--- start of Dataset content ---

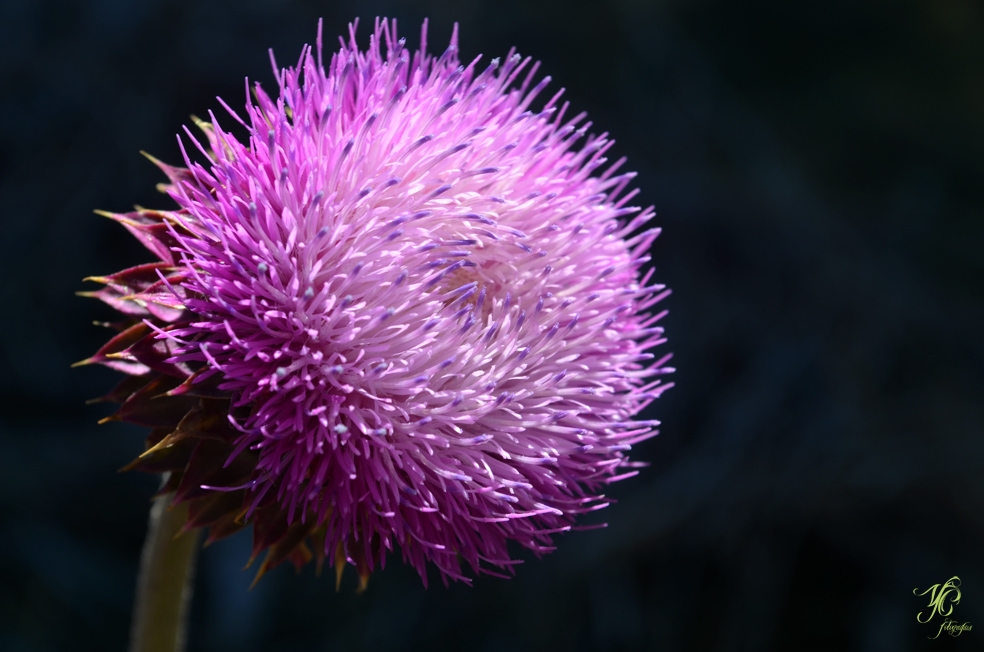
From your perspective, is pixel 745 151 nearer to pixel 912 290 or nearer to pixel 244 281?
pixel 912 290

--- end of Dataset content ---
--- start of Dataset content ---

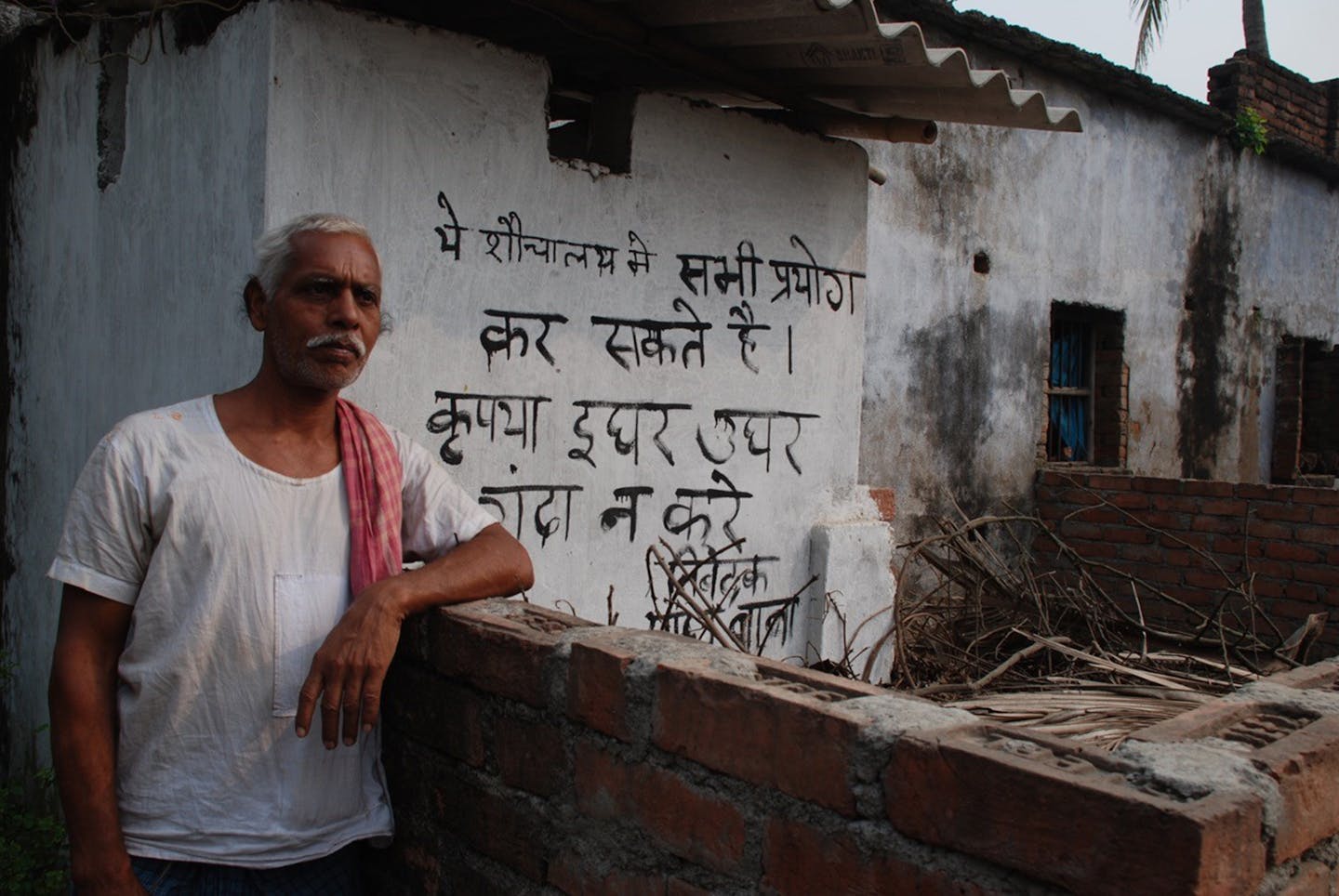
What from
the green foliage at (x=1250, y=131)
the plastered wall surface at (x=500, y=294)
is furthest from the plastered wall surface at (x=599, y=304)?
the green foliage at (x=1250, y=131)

--- end of Dataset content ---
--- start of Dataset content ---

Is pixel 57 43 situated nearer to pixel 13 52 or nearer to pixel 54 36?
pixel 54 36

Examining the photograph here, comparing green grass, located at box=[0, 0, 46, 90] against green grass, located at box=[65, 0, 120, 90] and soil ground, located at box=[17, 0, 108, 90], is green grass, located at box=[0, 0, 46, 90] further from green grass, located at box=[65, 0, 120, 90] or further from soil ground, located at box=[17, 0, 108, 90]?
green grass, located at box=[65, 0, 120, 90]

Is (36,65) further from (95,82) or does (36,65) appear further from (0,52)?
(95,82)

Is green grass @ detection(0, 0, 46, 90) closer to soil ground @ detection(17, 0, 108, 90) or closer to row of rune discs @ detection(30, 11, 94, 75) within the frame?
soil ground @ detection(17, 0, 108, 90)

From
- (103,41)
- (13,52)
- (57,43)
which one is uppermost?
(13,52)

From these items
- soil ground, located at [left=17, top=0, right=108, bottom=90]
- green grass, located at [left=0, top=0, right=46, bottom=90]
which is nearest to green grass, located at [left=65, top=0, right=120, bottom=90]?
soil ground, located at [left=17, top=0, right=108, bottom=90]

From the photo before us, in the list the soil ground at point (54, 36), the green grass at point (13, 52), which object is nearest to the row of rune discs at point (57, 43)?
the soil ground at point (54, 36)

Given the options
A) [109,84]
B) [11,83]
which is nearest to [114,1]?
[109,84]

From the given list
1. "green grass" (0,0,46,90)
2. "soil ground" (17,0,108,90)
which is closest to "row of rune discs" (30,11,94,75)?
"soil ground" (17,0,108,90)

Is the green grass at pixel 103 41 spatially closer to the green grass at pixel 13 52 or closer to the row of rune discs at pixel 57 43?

--- end of Dataset content ---

Objective: Count the lines in the rows above that contain the word "nearer". Reply with the number alone.

Solution to this problem: 2